Türkiye’de işyerinde eşcinsellik konusunda güçlü bir çalışmaya rastlanmıyor. Çağdaş hukukçular derneği üyesi Avukat Oya Aydın, konuyla ilgili ismine sık rastlanan referans isimlerden biri. Aydın bir açıklamasında kamuda çalışan pek çok gizli eşcinsel olduğunu, kimliklerini gizlediklerini, ortaya çıktıklarında işlerine son verildiğini, kendilerinden danışmanlık alan çok kişi olduğunu söylüyor.

New York merkezli İnsan Hakları İzleme Örgütü’nün (HRW) son raporu, Türkiye’de eşcinsellerin korku dolu hayatlar sürdüğüne dikkat çekiyor. Rapor hükümete, AB’nin ‘istihdam ve meslek edinmede eşit muamele için genel bir çerçeve kuran’ 200/78/ED numaralı yönergesine riayet edilmesini tavsiye ediyor.
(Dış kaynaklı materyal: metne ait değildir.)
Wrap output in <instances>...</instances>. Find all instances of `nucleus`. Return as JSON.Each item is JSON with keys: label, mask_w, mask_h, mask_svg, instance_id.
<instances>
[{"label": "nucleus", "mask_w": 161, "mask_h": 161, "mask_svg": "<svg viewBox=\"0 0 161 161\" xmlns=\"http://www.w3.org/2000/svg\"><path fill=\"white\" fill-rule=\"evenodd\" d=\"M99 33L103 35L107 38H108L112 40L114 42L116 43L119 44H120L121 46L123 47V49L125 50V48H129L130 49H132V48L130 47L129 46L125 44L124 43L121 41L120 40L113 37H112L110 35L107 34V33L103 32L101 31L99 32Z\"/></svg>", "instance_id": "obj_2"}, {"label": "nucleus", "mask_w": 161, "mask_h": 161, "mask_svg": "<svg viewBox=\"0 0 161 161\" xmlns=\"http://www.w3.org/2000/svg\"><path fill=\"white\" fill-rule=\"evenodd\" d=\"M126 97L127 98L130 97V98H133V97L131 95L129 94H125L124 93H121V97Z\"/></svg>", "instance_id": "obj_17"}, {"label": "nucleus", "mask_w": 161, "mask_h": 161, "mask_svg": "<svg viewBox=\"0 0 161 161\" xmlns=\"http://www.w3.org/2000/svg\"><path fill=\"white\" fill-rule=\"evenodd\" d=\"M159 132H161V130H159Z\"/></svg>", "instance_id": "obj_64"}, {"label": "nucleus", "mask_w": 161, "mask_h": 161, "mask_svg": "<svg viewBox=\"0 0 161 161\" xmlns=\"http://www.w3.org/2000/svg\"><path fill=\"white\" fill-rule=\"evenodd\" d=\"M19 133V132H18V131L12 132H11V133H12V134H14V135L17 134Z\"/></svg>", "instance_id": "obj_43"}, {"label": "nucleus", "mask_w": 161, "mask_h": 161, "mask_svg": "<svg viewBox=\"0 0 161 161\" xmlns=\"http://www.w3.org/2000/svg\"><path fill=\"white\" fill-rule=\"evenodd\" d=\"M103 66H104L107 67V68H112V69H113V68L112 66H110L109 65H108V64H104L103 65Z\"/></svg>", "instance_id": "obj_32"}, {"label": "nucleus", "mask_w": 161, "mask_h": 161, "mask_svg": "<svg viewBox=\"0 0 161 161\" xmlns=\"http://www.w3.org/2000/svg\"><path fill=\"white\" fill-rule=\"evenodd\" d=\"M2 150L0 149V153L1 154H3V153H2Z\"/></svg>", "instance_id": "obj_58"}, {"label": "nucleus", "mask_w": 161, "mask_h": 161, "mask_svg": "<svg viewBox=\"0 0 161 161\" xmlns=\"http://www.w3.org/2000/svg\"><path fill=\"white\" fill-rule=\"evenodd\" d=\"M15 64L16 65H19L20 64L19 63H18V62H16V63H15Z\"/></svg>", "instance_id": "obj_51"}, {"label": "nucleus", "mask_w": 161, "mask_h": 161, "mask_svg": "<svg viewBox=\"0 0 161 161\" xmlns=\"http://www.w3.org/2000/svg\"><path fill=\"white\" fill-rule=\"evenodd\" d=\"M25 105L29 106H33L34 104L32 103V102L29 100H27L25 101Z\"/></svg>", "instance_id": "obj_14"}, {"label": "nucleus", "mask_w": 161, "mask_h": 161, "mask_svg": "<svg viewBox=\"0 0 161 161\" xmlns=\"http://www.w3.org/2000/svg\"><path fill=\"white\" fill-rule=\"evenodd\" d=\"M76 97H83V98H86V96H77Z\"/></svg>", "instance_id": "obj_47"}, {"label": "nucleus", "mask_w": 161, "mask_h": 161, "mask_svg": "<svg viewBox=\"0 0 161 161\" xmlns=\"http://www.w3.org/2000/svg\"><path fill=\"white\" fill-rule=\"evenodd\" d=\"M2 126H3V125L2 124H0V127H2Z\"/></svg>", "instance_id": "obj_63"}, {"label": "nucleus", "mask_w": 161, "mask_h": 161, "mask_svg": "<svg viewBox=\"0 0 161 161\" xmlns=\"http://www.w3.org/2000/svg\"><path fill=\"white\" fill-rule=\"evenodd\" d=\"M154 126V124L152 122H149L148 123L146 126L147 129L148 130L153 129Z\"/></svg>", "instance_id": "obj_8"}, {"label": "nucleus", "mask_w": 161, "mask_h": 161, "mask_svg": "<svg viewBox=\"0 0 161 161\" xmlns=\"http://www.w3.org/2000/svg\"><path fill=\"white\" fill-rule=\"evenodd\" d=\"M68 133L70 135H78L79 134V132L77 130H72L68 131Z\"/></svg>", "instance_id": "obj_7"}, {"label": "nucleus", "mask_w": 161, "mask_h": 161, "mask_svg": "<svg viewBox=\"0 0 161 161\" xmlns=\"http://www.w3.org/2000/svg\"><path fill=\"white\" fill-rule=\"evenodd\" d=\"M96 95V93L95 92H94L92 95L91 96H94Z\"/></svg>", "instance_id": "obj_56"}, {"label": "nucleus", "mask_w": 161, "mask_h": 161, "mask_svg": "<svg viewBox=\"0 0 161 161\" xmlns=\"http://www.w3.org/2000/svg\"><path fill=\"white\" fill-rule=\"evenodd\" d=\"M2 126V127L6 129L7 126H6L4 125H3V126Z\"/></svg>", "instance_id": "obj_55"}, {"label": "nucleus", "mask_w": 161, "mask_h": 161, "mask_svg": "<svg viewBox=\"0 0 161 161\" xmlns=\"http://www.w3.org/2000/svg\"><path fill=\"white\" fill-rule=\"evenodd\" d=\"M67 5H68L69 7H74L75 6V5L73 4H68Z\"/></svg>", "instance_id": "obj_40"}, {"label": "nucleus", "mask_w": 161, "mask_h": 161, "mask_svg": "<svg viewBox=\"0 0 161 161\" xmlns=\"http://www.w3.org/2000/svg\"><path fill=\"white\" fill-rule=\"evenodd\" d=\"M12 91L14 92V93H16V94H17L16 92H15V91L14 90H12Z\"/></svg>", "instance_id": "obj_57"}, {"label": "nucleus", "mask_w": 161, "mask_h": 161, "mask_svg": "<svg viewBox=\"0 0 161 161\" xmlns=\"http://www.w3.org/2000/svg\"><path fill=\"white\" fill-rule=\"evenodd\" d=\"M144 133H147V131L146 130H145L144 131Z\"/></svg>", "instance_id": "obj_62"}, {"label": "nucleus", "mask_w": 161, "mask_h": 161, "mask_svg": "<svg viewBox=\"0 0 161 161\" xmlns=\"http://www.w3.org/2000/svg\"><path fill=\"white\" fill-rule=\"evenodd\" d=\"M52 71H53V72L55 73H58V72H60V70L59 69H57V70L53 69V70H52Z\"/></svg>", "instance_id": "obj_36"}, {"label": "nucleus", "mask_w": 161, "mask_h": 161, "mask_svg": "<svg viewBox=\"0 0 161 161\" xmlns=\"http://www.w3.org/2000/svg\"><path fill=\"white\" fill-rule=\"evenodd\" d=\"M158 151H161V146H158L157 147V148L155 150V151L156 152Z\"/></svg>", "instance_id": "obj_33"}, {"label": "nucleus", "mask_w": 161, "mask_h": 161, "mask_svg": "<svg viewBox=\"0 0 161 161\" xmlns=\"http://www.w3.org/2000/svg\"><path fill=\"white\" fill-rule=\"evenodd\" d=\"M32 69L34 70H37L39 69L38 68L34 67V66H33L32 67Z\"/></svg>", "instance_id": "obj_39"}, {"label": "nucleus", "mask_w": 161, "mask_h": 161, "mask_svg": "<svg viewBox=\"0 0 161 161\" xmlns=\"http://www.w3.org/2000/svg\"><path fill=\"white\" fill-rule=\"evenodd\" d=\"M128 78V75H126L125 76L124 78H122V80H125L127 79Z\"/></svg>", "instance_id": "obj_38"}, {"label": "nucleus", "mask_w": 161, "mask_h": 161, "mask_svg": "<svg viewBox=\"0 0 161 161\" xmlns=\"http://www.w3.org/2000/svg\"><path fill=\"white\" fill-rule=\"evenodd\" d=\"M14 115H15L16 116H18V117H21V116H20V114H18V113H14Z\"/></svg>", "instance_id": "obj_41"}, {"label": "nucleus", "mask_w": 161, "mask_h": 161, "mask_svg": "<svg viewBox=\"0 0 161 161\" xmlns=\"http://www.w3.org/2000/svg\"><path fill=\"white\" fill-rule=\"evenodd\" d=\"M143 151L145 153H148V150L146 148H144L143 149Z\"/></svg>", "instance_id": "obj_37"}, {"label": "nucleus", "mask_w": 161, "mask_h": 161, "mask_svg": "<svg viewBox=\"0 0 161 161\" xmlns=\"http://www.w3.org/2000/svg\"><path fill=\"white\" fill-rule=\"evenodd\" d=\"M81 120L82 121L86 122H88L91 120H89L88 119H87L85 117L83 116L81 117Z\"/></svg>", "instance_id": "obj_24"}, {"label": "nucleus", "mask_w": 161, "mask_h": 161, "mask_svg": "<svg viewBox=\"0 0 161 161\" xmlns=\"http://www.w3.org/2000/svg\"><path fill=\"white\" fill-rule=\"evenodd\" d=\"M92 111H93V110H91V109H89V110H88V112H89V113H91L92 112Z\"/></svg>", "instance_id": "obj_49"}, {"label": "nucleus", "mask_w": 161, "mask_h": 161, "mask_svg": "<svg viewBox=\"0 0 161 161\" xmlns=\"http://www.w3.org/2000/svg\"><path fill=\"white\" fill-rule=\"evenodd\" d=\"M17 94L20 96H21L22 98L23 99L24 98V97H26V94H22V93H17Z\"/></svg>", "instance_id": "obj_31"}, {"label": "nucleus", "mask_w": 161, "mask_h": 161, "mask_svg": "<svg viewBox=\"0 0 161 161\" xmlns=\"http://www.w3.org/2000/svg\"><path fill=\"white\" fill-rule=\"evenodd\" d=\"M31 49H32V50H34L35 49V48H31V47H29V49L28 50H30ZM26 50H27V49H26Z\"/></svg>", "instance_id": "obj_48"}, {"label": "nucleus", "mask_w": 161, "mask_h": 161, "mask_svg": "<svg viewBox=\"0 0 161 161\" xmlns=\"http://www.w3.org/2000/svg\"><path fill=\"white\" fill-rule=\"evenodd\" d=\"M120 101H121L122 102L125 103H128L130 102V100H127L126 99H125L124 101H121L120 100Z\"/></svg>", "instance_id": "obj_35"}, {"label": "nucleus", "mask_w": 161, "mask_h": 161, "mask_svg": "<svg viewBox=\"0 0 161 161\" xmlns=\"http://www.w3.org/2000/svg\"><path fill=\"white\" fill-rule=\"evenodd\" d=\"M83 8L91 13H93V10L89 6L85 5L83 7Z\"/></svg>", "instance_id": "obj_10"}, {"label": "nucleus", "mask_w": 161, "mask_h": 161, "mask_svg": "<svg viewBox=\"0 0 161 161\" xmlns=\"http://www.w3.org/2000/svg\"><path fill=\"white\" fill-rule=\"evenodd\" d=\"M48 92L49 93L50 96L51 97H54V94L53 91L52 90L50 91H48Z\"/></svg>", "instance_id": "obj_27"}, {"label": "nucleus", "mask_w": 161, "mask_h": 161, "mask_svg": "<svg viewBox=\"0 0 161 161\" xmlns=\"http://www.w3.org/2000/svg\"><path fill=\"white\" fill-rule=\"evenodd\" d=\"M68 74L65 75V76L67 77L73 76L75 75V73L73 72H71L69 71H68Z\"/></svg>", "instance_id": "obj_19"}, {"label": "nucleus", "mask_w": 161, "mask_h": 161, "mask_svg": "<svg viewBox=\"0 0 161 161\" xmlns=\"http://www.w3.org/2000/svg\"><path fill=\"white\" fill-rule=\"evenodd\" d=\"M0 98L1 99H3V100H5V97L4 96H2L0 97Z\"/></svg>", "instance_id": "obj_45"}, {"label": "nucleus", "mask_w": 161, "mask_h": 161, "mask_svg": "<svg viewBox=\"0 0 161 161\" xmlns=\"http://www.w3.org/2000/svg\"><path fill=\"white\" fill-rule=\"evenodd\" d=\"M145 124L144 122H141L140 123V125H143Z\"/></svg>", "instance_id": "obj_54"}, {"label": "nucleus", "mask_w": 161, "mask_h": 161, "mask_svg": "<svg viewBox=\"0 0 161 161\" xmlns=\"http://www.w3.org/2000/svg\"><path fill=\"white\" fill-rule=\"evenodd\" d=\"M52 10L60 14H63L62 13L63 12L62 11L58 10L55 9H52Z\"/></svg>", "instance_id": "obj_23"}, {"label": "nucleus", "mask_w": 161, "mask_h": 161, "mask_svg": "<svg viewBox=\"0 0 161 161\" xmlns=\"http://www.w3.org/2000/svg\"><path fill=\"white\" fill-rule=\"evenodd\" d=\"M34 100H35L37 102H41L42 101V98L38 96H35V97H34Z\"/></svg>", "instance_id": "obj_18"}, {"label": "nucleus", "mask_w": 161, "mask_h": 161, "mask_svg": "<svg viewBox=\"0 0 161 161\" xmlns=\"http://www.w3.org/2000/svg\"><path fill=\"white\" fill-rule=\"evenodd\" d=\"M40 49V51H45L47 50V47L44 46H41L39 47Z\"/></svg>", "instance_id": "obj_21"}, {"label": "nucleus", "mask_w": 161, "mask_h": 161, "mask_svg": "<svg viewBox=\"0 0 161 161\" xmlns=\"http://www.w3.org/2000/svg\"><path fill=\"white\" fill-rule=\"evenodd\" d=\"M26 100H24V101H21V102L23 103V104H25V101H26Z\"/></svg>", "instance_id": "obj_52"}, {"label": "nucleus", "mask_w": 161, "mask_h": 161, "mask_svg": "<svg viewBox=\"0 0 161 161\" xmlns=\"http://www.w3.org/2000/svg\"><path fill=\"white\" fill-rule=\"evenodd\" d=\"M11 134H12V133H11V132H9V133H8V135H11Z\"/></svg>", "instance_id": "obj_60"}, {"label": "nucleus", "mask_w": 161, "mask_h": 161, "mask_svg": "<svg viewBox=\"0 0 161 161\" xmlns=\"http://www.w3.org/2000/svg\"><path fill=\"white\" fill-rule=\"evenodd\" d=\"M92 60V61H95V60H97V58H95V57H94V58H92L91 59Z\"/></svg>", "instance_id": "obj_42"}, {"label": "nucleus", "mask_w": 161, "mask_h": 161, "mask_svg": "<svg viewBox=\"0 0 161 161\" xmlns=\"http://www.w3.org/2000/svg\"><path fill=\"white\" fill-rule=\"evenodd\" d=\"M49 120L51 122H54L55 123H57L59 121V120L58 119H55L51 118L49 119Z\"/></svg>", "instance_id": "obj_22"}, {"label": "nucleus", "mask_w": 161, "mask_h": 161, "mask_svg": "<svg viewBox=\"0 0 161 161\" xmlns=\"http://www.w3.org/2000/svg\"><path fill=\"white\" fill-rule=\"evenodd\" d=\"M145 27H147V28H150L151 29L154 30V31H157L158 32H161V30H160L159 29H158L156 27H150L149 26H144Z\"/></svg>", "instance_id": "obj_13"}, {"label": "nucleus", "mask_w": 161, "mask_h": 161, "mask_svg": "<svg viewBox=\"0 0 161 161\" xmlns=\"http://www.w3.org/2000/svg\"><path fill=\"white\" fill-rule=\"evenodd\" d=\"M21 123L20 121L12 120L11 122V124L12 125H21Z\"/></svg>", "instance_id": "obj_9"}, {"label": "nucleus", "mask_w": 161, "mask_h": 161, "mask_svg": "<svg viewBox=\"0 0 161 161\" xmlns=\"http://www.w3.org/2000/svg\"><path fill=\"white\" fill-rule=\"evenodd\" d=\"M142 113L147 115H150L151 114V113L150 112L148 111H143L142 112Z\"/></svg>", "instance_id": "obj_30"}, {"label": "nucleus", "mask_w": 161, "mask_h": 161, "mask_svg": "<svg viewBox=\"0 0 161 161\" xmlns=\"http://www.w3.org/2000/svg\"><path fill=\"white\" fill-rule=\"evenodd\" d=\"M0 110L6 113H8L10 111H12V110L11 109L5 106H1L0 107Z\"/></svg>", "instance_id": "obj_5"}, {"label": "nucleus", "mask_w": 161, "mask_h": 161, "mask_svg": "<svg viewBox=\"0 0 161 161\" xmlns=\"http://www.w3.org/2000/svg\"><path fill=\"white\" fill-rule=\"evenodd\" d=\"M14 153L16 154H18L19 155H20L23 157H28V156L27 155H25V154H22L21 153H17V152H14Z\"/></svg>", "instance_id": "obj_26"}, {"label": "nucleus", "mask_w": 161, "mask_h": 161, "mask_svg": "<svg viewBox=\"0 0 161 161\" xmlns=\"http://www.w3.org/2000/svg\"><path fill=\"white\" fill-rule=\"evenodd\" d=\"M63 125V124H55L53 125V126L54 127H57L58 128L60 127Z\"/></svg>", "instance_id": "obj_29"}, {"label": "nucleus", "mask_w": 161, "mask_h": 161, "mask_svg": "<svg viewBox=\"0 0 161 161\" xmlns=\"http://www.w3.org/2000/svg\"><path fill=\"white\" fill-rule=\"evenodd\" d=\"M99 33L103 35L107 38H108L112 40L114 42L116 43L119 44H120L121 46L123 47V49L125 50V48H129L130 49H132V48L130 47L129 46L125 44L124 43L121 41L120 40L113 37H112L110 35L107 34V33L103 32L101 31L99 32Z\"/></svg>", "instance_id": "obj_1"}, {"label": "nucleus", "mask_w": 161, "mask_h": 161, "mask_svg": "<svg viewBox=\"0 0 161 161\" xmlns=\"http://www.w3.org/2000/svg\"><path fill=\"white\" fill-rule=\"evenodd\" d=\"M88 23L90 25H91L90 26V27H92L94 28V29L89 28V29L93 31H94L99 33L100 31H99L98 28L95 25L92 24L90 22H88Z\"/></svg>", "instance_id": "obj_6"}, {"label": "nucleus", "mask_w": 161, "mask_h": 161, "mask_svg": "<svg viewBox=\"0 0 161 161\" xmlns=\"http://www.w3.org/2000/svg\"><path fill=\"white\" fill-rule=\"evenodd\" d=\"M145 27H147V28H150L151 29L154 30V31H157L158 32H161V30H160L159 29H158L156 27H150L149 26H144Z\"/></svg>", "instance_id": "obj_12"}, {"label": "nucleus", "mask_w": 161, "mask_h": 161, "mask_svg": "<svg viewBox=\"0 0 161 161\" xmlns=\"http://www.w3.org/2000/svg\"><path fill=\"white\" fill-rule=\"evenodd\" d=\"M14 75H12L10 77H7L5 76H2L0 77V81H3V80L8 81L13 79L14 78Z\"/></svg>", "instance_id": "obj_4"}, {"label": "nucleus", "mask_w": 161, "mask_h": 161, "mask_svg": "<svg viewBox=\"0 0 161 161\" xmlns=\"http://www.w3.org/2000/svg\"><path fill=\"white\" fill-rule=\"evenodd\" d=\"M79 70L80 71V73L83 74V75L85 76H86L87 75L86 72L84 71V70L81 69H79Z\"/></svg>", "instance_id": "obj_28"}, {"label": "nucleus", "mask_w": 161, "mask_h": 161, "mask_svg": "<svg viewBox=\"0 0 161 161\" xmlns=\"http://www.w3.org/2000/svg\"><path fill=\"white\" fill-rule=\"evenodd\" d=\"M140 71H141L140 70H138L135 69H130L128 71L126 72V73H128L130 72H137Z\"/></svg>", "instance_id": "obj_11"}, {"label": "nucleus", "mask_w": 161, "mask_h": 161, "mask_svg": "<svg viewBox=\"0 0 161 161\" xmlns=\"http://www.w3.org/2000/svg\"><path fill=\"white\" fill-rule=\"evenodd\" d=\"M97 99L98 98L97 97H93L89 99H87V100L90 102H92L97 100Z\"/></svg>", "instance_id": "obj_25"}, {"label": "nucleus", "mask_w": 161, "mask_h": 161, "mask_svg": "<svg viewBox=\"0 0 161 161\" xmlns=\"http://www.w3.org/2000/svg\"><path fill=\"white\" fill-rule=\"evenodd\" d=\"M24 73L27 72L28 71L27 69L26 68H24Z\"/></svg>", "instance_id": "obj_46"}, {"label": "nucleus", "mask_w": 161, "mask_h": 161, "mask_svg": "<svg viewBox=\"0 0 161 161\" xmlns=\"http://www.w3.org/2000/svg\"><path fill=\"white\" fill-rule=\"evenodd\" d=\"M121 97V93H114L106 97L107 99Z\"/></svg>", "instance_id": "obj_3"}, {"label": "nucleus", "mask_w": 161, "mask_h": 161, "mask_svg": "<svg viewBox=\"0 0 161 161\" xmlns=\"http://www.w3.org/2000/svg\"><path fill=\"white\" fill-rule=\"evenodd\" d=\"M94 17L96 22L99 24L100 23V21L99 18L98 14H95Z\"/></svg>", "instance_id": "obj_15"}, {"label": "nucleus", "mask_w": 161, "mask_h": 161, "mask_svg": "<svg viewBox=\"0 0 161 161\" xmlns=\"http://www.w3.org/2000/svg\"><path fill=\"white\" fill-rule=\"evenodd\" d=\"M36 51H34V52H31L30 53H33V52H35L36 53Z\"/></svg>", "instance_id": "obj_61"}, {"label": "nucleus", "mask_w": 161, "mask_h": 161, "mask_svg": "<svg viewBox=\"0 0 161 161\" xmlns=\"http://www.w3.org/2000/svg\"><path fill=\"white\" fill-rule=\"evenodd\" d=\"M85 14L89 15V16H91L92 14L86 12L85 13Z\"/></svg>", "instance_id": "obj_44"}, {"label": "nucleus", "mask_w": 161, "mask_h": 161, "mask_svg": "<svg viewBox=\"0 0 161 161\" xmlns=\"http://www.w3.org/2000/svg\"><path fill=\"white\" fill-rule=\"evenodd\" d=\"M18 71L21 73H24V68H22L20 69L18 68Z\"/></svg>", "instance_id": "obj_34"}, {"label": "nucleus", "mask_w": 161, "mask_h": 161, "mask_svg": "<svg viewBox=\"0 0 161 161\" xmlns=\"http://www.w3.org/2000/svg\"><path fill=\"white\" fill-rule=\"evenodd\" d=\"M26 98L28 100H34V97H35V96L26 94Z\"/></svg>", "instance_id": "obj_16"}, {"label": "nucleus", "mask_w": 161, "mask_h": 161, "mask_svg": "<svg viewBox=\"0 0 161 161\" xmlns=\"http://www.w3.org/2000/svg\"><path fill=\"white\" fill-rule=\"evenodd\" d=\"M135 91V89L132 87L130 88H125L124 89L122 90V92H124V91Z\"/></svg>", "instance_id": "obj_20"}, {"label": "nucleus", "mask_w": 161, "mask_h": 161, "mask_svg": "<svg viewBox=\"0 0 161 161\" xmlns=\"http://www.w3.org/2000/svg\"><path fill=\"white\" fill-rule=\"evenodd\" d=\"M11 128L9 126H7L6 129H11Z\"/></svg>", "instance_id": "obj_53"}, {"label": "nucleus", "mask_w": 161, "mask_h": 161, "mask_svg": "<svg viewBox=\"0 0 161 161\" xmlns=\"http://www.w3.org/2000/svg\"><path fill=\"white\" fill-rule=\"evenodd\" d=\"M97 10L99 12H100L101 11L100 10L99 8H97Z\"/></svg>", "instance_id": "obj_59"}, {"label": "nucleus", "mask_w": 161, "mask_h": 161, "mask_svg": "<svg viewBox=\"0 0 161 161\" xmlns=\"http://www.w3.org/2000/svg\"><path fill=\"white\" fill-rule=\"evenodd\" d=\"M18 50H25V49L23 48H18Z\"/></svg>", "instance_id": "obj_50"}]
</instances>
Geçtiğimiz yıl diplomasi eğitimi için Türkiye’ye gelen İsveç Veliaht Prensesi Victoria ve beraberindeki heyet onca konu varken nedense Türkiye’deki eşcinsellerin sorunlarına yakın ilgi gösterdiler. Heyet, Meclis’te eşcinsel milletvekili olup olmadığını sorguladı.

4857 Sayılı İş Kanunun 5’nci maddesi; “Eşit Davranma İlkesi İş ilişkisinde dil, ırk, cinsiyet, siyasal düşünce, felsefî inanç, din ve mezhep ve benzeri sebeplere dayalı ayırım yapılamaz” diyor.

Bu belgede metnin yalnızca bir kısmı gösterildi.